Task instructions: Only the lines from the line containing "In the depicted" to the end of the entries should be repeated, exactly as they appear.

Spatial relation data
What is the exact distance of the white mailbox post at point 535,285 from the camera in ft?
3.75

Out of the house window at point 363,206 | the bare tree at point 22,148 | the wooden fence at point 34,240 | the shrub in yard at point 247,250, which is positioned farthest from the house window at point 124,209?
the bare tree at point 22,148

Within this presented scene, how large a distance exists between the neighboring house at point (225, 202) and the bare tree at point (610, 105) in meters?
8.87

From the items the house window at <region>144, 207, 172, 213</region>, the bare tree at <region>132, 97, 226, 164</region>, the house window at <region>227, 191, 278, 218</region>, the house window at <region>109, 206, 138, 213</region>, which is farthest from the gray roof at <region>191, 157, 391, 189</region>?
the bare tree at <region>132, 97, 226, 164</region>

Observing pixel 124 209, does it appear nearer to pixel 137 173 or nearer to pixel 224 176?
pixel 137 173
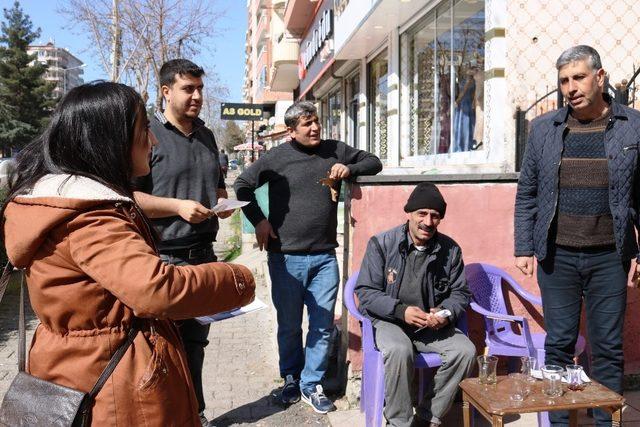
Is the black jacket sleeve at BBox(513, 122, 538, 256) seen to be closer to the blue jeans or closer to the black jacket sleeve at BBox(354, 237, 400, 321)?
the black jacket sleeve at BBox(354, 237, 400, 321)

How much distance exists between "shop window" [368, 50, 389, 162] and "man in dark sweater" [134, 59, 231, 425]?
7.20m

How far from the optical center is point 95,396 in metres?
1.73

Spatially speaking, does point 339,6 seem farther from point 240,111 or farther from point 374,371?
point 374,371

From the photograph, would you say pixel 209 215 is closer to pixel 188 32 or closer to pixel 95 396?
pixel 95 396

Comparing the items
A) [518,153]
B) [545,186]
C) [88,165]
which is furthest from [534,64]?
[88,165]

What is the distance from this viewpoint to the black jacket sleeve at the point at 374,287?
359 cm

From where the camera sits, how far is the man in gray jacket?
3402 millimetres

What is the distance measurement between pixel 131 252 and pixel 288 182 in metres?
2.50

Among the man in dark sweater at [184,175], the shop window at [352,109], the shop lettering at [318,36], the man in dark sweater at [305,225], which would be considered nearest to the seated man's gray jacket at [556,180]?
the man in dark sweater at [305,225]

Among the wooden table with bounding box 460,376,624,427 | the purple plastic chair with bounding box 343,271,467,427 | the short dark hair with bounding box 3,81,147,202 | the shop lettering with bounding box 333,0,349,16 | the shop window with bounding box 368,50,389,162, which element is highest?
the shop lettering with bounding box 333,0,349,16

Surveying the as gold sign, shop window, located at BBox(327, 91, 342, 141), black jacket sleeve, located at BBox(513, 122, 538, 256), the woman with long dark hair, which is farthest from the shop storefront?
shop window, located at BBox(327, 91, 342, 141)

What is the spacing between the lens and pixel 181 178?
3.47 metres

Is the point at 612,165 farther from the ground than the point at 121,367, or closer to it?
farther from the ground

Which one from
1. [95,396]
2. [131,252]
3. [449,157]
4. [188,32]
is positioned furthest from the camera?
[188,32]
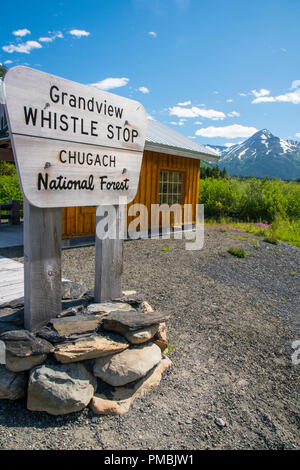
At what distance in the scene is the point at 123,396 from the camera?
7.68 ft

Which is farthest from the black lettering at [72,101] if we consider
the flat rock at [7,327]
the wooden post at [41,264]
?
the flat rock at [7,327]

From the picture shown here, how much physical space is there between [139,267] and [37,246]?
3.65 meters

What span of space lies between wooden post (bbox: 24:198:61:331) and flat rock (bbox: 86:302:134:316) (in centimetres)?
31

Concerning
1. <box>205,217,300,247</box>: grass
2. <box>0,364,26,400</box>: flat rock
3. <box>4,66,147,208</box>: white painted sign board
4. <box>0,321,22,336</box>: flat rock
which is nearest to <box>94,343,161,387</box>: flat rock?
<box>0,364,26,400</box>: flat rock

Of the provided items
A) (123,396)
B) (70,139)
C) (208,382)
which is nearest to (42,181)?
(70,139)

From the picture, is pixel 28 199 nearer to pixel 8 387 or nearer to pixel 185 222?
pixel 8 387

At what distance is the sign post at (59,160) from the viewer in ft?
6.79

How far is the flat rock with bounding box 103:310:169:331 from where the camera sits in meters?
2.44

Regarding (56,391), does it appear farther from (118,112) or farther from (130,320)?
(118,112)

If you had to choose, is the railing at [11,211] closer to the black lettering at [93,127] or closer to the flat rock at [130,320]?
the black lettering at [93,127]

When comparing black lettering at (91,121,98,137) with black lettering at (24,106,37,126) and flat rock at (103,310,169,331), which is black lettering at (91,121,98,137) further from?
flat rock at (103,310,169,331)

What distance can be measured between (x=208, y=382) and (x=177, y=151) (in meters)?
7.89

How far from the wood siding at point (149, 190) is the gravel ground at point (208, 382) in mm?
2392

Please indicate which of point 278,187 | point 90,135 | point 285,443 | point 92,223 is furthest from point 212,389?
point 278,187
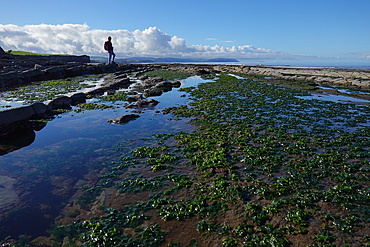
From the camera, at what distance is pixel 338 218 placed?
16.6 ft

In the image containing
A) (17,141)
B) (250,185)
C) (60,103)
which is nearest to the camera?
(250,185)

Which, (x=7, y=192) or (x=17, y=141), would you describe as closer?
(x=7, y=192)

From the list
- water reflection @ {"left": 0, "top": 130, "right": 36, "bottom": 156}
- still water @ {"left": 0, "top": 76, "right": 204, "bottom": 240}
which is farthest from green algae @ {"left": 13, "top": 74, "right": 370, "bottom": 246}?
water reflection @ {"left": 0, "top": 130, "right": 36, "bottom": 156}

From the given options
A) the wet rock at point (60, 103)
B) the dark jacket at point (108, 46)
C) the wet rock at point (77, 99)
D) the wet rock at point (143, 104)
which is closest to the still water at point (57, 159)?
the wet rock at point (60, 103)

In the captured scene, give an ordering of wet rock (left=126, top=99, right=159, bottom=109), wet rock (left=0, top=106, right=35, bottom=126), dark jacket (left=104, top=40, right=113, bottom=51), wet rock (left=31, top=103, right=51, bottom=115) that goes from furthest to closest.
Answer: dark jacket (left=104, top=40, right=113, bottom=51), wet rock (left=126, top=99, right=159, bottom=109), wet rock (left=31, top=103, right=51, bottom=115), wet rock (left=0, top=106, right=35, bottom=126)

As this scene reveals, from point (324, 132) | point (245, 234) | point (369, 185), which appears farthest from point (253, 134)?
point (245, 234)

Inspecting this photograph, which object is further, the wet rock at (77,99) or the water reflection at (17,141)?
the wet rock at (77,99)

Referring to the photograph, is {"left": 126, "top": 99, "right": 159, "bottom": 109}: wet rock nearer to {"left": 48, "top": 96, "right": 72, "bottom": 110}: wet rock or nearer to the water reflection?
{"left": 48, "top": 96, "right": 72, "bottom": 110}: wet rock

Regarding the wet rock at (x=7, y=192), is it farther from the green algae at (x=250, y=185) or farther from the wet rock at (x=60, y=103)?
the wet rock at (x=60, y=103)

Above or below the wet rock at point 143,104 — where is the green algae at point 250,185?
below

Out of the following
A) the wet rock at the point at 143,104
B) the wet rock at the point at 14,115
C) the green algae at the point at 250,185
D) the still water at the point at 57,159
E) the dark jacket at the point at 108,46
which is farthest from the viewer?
the dark jacket at the point at 108,46

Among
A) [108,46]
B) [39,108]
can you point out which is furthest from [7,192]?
[108,46]

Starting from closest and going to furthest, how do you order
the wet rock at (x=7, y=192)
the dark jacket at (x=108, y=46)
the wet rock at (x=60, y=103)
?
the wet rock at (x=7, y=192)
the wet rock at (x=60, y=103)
the dark jacket at (x=108, y=46)

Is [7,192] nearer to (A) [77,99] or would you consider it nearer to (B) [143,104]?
(B) [143,104]
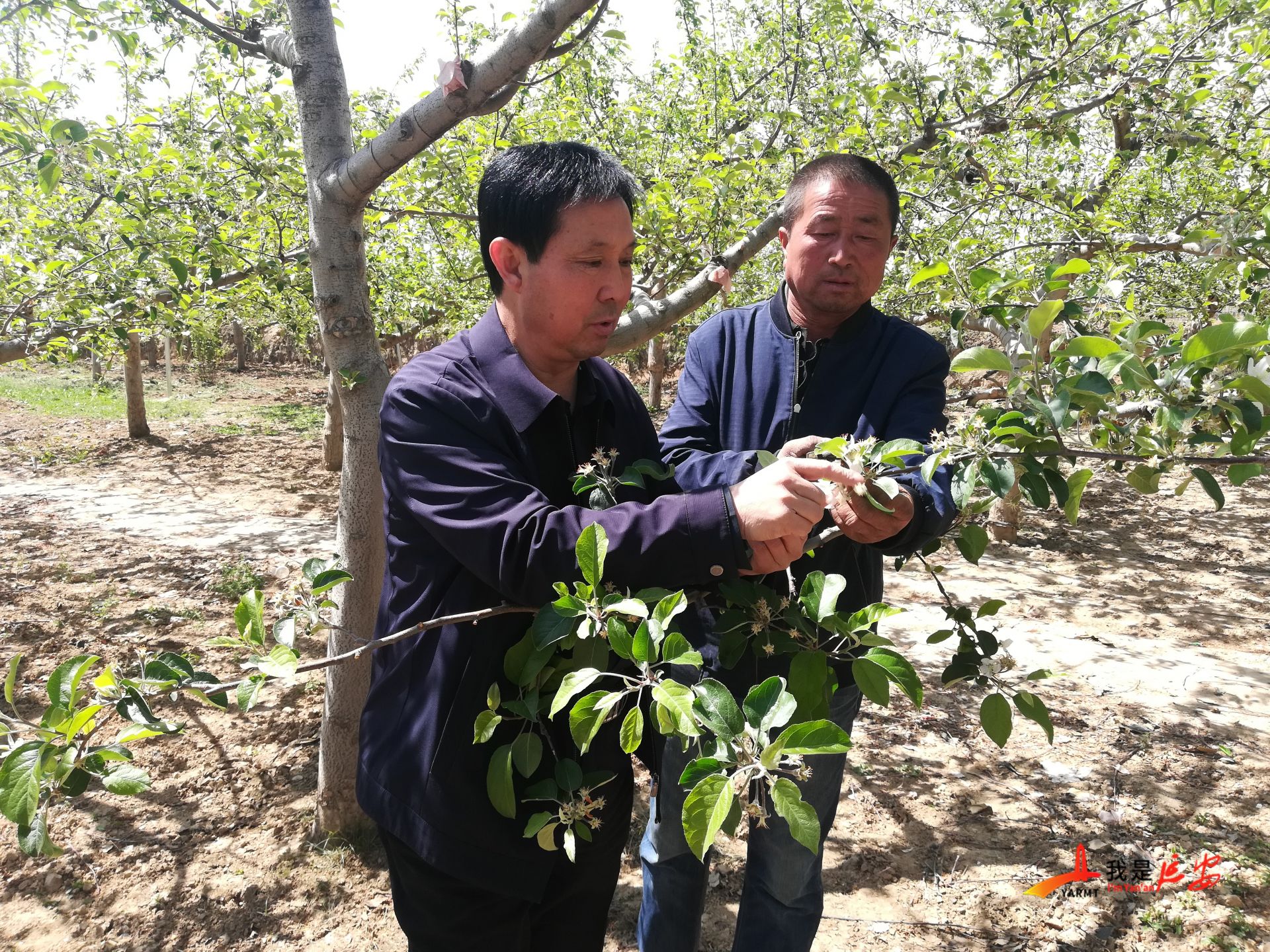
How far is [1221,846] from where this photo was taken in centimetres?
284

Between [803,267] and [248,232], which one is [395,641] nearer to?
[803,267]

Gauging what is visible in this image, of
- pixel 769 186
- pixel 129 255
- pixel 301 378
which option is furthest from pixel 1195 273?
pixel 301 378

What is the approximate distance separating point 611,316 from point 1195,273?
5034 millimetres

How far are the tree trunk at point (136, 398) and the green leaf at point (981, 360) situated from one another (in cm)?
1228

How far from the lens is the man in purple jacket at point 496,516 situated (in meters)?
1.10

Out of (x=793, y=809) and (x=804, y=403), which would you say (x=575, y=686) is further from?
(x=804, y=403)

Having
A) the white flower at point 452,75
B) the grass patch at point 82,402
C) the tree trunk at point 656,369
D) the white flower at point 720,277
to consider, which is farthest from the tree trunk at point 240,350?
the white flower at point 452,75

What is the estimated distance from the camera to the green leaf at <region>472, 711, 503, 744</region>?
1207 millimetres

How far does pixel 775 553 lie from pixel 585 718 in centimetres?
36

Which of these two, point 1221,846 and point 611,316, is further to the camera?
point 1221,846

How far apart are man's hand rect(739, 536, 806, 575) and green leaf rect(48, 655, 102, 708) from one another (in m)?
0.89

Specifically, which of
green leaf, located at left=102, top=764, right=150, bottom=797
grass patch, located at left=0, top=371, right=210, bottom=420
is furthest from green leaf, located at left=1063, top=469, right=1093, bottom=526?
grass patch, located at left=0, top=371, right=210, bottom=420

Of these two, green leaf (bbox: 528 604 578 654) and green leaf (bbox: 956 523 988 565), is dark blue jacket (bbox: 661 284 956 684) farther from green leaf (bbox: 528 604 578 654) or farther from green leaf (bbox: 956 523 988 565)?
green leaf (bbox: 528 604 578 654)

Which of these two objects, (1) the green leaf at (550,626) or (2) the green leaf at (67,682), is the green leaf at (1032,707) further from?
(2) the green leaf at (67,682)
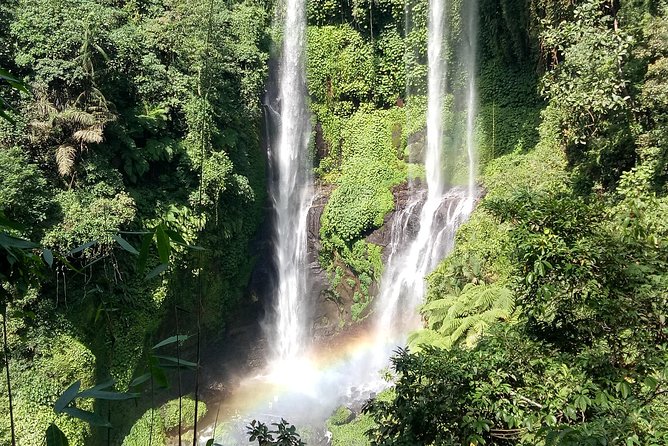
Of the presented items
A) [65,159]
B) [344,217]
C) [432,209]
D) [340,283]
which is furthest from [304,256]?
[65,159]

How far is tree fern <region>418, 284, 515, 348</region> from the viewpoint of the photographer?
8156 mm

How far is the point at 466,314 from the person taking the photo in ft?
28.9

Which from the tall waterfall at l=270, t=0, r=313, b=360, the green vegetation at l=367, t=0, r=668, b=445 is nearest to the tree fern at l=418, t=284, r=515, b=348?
the green vegetation at l=367, t=0, r=668, b=445

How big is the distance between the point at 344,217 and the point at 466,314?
7.33 meters

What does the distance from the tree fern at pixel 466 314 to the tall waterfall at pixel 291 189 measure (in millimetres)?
6746

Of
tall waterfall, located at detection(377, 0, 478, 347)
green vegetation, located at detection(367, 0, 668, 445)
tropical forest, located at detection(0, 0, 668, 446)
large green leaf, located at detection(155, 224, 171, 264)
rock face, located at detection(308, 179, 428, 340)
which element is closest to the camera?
large green leaf, located at detection(155, 224, 171, 264)

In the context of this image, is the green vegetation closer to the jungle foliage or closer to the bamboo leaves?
the bamboo leaves

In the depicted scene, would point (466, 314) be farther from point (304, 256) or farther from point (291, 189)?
point (291, 189)

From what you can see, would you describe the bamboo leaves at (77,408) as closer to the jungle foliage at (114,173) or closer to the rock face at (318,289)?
the jungle foliage at (114,173)

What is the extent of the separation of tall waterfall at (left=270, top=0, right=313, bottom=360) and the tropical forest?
8 centimetres

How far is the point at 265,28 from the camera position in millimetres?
17547

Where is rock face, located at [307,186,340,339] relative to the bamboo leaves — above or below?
below

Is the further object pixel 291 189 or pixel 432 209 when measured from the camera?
pixel 291 189

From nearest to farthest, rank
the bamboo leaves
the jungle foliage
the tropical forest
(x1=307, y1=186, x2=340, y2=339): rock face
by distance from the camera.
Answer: the bamboo leaves → the tropical forest → the jungle foliage → (x1=307, y1=186, x2=340, y2=339): rock face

Output of the exercise:
In the depicted scene, would point (466, 314) be farther from point (304, 256) or farther from point (291, 189)?
point (291, 189)

From what you can see, would you describe the bamboo leaves at (77,408) as closer to the jungle foliage at (114,173) or closer to the rock face at (318,289)?
the jungle foliage at (114,173)

What is the extent of the separation of tall waterfall at (left=270, top=0, right=313, bottom=360) and the tropical forest?
8 centimetres

How far is the point at 265,28 from the camera position in millimetres?
17547

Where is rock face, located at [307,186,340,339] relative to the bamboo leaves — above or below?
below

Is the further object pixel 291 189 or pixel 432 209 when measured from the camera?
pixel 291 189

From nearest to farthest, rank
the bamboo leaves
the jungle foliage
the tropical forest
(x1=307, y1=186, x2=340, y2=339): rock face
by distance from the camera.
Answer: the bamboo leaves → the tropical forest → the jungle foliage → (x1=307, y1=186, x2=340, y2=339): rock face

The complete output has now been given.